The nation’s economic woes were exacerbated by militant attacks on key oil infrastructure in the restive Niger delta, slashing output.
Economy watchers also blamed President Buhari for his poor handling of the foreign exchange regime when he mopped up private foreign accounts of private citizens in exchange for naira at the official level. Remittances from abroad simply dried up in anger.
Former President Jonathan had allowed a free flow of foreign exchange to keep it coming.
By the time the Buhari policy was reversed, the damage had already been done.
President Muhammadu Buhari, who took office in May 2015 on an anti-corruption platform is currently grappling with separatist agitation in the country’s southeast, farmer-herders clashes in the central belt , Boko Haram insurgency in the northeast and kidnappings and militancy in the south with flash points in Kaduna State in the north that has seen a rash of kidnappings.
Analysts said the outlook for more growth looks positive for Nigeria.
“You can see that there have been improved performances in non-oil sectors in the second quarter,” said Bismark Rewane of the Lagos-based Financial Derivatives Company.
“The prospects for more robust growth are bright. I hope the current economic diversification efforts which see efforts being given to agriculture and mining will be sustained,” he said.
He said the nation’s economy would also buoy if ongoing truce with Niger delta militants was intensified.

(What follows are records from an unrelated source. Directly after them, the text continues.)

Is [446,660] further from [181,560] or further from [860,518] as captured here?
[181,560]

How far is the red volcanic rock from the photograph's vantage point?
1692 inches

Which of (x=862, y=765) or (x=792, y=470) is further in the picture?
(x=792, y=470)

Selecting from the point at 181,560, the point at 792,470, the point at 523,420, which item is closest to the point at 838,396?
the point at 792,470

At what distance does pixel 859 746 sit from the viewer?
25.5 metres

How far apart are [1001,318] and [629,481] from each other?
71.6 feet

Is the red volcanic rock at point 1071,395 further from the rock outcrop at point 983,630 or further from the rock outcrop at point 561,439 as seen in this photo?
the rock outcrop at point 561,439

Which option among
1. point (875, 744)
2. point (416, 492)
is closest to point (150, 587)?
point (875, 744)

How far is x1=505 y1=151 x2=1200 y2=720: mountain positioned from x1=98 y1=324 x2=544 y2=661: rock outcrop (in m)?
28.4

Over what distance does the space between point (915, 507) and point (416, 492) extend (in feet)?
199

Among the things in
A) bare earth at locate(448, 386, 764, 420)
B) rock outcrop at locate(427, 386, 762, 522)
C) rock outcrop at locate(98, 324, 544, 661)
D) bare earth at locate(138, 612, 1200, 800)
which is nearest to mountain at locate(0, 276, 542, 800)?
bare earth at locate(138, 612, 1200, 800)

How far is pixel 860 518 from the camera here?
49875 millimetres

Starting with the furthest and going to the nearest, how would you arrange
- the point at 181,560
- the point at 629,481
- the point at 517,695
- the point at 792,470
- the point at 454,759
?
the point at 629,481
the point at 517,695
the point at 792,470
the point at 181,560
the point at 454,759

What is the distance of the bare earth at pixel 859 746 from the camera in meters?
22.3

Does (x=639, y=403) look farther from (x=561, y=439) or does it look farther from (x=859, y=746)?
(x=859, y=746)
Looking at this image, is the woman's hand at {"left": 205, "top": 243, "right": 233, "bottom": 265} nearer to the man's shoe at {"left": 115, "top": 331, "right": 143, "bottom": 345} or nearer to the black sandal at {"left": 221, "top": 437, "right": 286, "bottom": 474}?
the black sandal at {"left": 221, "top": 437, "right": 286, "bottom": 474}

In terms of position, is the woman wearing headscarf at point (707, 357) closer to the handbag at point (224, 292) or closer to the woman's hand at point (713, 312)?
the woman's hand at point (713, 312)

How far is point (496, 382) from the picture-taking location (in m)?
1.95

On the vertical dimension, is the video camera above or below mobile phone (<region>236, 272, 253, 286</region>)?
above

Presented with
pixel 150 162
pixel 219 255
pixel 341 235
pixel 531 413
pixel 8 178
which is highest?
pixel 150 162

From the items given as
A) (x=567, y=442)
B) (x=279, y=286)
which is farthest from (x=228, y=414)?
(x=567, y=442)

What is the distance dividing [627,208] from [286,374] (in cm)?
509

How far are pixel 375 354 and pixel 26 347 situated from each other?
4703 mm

“If there are no attacks on oil facilities and production is increased and Nigeria earns more money, then the economy will stabilise.”
Nigeria’s oil output has ramped up to an average of two million barrels per day from a low of 1.3 million in 2016 following government peace talks with the oil rebels.
Meanwhile, Senator Ahmed Makarfi, the PDP chairman (N. C. Cwho is a former governor of Kaduna State has said that “statistics may not represent reality” following Tuesday report by the National Bureau of Statistics (NBS) that the nation has exited the economic recession that worsened living conditions in the past two years.
Chairman, National Caretaker Committee of the PDP, Senator Ahmed Makarfi said it is the wish of every Nigerian for the country to overcome the current hardship.
“PDP is not praying for the country to be in recession. Statistics may indicate one thing, but reality is different,” he said.
Makarfi’s position is not out of tune with that of millions of Nigerians struggling to eke out a living in the past few years following the crash in the price of crude oil in the international market.
President Buhari has also said that exit from recession is nice if felt by ordinary Nigerians.
A social media commentator, Foluke Martins says however that “there are certain indices which must be in place if truly we are out of recession”.
According to her, “there must be increase in stock market activities and prices must firm up while the Nigerian naira must have gained strength over a period of time”.
She added that “a visible drop in unemployment figures must be noticed especially within the financial and manufacturing sectors with job security remaining a predominant factor in getting out of recession”.
“Increase in mortgage activities with more homeowners should be another factor etc, but the reverse is the case now”.
“Interest rates and inflation are still intolerably high, with decreased purchasing power of Nigerians corporate profits are rapidly evaporating”, she concluded.